As part of the proposed collaboration we benefit from very rare access to customer purchasing and behaviour data derived from Sainsbury’s loyalty card scheme.   This enables us to capture, understand and model these behaviours at the consumer level.  Using this insight, this research will refine retail location-based decision making by building these behaviours into a retail modelling framework at the individual level.  This will draw on the strengths of the SIM in conjunction with a custom-built agent based model (ABM).  ABMs have been used across the social sciences to create new understanding and insights into the consequences of individual decisions and behaviour.  Within retail, there are few published examples primarily due to the lack of access to consumer data (Heppenstall et al., 2007).  ABMs offer substantial new opportunities to capture more nuanced and individualised consumer behaviours including store and channel choice, shopping frequency, shopping mission, basket size/spend etc.


This studentship can be undertaken on a 1+3 (1 year Masters + 3 years PhD study) or a +3 basis (3 years PhD study only).  To be eligible for +3 study, applicants must demonstrate that they have already completed substantial social sciences training in research methods which would enable them to undertake an independent research project in a particular discipline or interdisciplinary field. A candidate must have at least 60 credits at Masters level of core social sciences research methods training acquired in the last five years. This must include a broad range of methods, including quantitative, qualitative and mixed methods and the use of appropriate software/tools for their application, and comprehension of principles of research design and strategy, and an appreciation of alternative approaches to research. For further information, please click here

To be eligible for 1+3 study, applicants must have obtained a minimum of a 2i undergraduate degree.

If you are uncertain which route you are eligible for, please contact the supervisors listed above.

English language requirements

If your first language is not English, you must meet the University's minimum English language requirements for Masters study and/or PhD study depending on your chosen study route.
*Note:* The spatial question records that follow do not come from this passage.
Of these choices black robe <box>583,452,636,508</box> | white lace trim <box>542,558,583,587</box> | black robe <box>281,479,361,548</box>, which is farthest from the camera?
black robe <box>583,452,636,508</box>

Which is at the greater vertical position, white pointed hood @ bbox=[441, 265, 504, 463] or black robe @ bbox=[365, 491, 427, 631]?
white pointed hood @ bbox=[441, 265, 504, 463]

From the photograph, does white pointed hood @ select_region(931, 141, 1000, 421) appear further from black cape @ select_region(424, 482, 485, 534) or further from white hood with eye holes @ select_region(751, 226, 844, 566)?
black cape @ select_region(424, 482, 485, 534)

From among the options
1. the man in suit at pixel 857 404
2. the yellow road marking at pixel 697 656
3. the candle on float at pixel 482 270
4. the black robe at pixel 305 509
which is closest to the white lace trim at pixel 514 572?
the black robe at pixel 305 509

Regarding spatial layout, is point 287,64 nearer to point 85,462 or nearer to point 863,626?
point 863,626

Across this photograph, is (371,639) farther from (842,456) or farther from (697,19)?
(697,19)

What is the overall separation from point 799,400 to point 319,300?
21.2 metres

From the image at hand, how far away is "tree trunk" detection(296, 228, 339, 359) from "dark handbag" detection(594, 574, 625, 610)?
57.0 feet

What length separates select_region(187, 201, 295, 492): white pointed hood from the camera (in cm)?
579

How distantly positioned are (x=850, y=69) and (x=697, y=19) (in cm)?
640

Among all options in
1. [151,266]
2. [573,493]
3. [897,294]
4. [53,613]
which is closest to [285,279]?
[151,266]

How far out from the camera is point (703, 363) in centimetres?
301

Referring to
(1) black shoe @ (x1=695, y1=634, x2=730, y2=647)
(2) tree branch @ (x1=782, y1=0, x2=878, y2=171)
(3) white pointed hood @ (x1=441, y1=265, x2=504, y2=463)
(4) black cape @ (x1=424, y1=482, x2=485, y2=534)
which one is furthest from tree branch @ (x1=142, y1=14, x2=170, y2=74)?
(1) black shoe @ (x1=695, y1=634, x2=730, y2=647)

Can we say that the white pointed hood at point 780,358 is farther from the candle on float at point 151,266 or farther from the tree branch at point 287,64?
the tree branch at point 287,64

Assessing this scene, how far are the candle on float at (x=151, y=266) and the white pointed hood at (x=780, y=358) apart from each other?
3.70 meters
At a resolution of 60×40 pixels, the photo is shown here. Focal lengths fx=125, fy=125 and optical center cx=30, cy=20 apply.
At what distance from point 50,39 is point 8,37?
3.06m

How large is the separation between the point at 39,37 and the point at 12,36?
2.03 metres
Further details can be found here

How to apply

Candidates applying for a 1+3 studentship will first undertake the MA in Social Research (Interdisciplinary) from September 2017.  Subject to successful completion of the Master degree, the PhD would then start on 1st October 2018.  You do not need to apply for the Masters programme at this stage but should submit an application for PhD study as outlined here .  If you think you will be applying for a 1+3, your PhD start date will be 1 October 2018.  If you are applying for +3 study, please put your PhD start date as 1 October 2017.

Once you have submitted your PhD application and received your student ID number, you should complete the online scholarship application form available at: It is important that you select the correct studentship type for which you wish to apply, as this will determine the fields you will be asked to complete.  You may wish to discuss the study route with prospective supervisors before doing this.

Full awards will cover UK/EU academic fees and a tax-free maintenance grant paid at standard Research Council rates (£14,553 in Session 2017/18) for full-time study, together with other allowances if appropriate.  EU applicants will be eligible for an award paying tuition fees only or where residency in the UK has been established for more than 3 years prior to the start of the course.